YOUR GOAL
Starting at the line containing "How much of" and ending at the end of the data, rewrite those lines with "detection" replaced by "box" and everything else left unchanged.

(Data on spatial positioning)
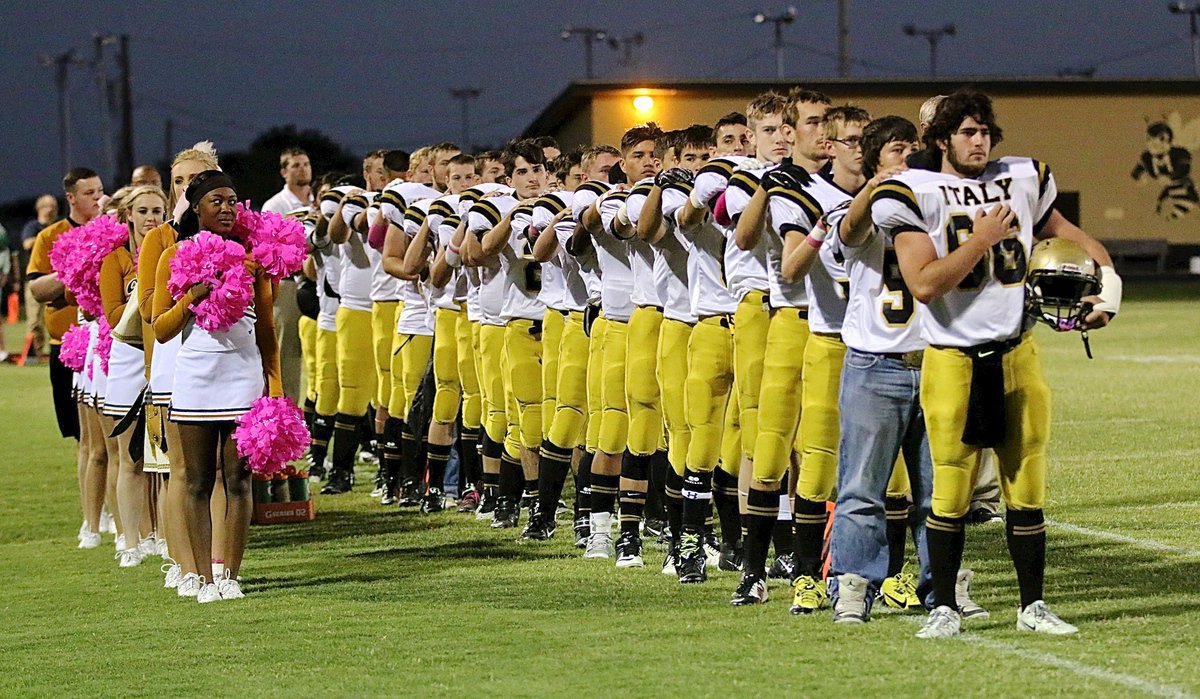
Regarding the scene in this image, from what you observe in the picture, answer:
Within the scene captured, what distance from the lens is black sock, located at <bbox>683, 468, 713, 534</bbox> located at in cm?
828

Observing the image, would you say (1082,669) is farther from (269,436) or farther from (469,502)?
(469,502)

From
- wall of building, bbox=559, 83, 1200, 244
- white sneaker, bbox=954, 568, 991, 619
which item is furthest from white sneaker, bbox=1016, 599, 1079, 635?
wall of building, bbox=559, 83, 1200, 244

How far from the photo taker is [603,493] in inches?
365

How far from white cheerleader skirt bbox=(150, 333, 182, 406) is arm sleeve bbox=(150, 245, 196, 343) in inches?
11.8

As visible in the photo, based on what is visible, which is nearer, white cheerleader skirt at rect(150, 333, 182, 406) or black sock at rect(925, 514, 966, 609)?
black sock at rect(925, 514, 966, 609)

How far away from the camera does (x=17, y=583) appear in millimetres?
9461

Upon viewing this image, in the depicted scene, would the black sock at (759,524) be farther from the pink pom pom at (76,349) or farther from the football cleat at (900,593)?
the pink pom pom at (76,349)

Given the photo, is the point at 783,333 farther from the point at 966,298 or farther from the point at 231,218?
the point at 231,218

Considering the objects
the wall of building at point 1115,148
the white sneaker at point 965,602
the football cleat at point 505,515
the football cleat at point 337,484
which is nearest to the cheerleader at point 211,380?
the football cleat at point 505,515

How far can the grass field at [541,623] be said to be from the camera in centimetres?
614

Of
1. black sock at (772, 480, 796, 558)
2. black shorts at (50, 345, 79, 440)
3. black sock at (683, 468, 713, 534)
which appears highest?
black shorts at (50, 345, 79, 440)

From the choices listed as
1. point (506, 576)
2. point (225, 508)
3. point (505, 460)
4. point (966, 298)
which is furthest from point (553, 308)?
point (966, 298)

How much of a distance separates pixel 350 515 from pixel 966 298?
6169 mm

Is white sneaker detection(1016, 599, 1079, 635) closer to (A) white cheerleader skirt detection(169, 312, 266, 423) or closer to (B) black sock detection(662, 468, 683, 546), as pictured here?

FINAL RESULT
How much of a distance separates pixel 350 515 from pixel 966 298?
6169 mm

Is white sneaker box(1016, 599, 1079, 635) closer to (A) white cheerleader skirt box(169, 312, 266, 423) or closer to (B) black sock box(662, 468, 683, 546), as pictured here?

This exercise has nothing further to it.